18 klub tersebut juga tidak akan mengakui jika Tim Transisi turut campur dalam menggulirkan liga. Namun, jika liga bergulir dengan PT Liga Indonesia sebagai operatornya dan tanpa di tunggangi oleh Tim Transisi, Aidil menyatakan ke-18 klub siap berkompetisi.
“Yang jelas kami tidak mengakui kalau Tim Transisi masuk dalam tim kami di dalam klub Super League ini. Tapi, kalau PT Liga yang melaksanakannya tanpa ada orang yang mengatur, kami siap (bermain),” sambung Pria yang juga menjabat sebagai CEO Pusamania Borneo ini.

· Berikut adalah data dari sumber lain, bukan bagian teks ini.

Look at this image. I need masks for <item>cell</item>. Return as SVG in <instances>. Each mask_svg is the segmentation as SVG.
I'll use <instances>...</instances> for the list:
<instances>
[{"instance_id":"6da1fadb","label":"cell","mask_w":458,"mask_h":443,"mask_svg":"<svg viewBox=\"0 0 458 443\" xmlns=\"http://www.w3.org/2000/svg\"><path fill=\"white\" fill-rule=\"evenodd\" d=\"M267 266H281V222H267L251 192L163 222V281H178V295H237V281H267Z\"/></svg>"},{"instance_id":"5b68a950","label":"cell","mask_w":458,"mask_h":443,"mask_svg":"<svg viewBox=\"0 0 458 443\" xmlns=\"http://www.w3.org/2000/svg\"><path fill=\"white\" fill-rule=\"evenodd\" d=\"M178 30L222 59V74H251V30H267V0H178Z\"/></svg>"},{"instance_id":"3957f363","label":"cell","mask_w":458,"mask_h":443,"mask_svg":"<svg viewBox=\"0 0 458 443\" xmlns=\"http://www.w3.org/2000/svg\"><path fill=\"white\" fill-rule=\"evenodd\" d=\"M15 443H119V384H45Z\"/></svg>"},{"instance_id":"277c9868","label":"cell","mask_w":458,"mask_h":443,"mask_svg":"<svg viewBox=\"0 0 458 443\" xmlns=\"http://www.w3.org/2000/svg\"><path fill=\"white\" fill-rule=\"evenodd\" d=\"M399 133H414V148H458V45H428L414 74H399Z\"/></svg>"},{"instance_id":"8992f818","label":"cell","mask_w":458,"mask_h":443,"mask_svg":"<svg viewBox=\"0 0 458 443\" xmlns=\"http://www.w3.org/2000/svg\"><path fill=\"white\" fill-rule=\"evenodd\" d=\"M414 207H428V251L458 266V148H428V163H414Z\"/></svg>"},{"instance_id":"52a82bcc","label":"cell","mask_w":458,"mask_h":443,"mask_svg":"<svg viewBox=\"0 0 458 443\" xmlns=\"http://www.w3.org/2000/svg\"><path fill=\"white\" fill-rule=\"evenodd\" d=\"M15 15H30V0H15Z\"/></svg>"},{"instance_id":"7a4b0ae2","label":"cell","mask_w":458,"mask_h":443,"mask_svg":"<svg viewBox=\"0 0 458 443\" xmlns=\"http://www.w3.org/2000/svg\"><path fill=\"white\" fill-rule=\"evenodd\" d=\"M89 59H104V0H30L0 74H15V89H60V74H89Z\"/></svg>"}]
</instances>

Selain itu, Aidil juga menjelaskan, jika memang putaran kompetisi Liga Indonesia ada dibawah Tim Transisi, Indonesia otomatis akan terkena sanksi FIFA, tapi hingga saat ini klub-klub peserta QNB League masih menunggu apa hasil keputusan Menteri.
Lebih lanjut, Aidil berkomentar, jika kompetisi tetap tidak berjalan, klub akan menuntut pihak Kemenpora untuk mengganti semua kerugian yang telah mereka derita.
“Itu otomatis (terkena sanksi), tapi kita lihat dulu keputusan pak Menteri yang tadi mengatakan bahwa mereka akan mencabut larangan izin di Kepolisian. Kami mendesak putaran kompetisi ini dijalankan, apabila tidak dijalankan kita akan menuntut Menpora atas kerugian kami,” tuntasnya.